Quote the line containing "Looking at the scene, would" and all lines that follow it in the listing below, exactly as written.

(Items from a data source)
^^^^^^^^^^^^^^^^
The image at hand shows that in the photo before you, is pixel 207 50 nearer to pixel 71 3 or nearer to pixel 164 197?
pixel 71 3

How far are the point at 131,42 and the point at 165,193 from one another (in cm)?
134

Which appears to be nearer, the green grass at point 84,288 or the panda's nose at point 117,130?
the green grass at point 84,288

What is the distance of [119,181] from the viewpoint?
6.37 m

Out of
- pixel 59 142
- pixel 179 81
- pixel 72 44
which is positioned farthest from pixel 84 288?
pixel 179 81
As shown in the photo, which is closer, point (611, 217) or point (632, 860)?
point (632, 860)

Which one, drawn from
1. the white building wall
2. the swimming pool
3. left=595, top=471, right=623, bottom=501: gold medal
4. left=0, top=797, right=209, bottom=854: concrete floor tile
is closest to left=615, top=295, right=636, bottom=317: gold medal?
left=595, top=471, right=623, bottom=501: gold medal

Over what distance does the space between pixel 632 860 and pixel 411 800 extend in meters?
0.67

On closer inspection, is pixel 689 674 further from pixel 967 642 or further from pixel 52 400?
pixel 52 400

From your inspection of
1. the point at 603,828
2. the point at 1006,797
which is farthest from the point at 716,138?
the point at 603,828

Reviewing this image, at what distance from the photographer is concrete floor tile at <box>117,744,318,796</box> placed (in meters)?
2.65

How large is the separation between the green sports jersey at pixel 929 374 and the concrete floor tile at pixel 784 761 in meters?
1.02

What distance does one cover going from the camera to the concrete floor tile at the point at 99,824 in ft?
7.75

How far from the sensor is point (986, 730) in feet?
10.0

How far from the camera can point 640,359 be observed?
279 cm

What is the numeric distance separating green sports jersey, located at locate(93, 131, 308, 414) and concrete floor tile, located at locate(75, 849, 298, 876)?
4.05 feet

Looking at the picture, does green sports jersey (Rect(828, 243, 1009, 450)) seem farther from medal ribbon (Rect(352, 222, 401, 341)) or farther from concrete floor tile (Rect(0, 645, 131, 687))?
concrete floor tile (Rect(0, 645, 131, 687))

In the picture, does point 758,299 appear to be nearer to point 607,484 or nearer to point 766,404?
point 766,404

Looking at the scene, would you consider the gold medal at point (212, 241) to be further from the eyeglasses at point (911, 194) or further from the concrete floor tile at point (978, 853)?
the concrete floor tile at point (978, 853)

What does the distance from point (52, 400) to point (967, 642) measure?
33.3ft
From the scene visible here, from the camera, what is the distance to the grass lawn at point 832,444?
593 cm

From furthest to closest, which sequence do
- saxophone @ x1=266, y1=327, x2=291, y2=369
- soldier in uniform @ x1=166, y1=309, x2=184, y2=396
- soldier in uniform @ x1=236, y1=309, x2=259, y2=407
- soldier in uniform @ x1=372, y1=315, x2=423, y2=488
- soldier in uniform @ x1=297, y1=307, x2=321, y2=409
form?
^^^^^^^^^^^^^^^^
### Solution for this exercise
Looking at the scene, would you consider the gold medal at point (212, 241) to be further from the eyeglasses at point (911, 194) or further from the concrete floor tile at point (978, 853)?
the concrete floor tile at point (978, 853)

What does the distance from point (52, 400) to point (967, 642) measure?
33.3ft
From the scene visible here, from the camera, what is the distance to the grass lawn at point 832,444?
593 cm

From furthest to closest, which sequence do
- saxophone @ x1=266, y1=327, x2=291, y2=369
- soldier in uniform @ x1=166, y1=309, x2=184, y2=396
- soldier in uniform @ x1=236, y1=309, x2=259, y2=407
- soldier in uniform @ x1=372, y1=315, x2=423, y2=488
- soldier in uniform @ x1=297, y1=307, x2=321, y2=409
form?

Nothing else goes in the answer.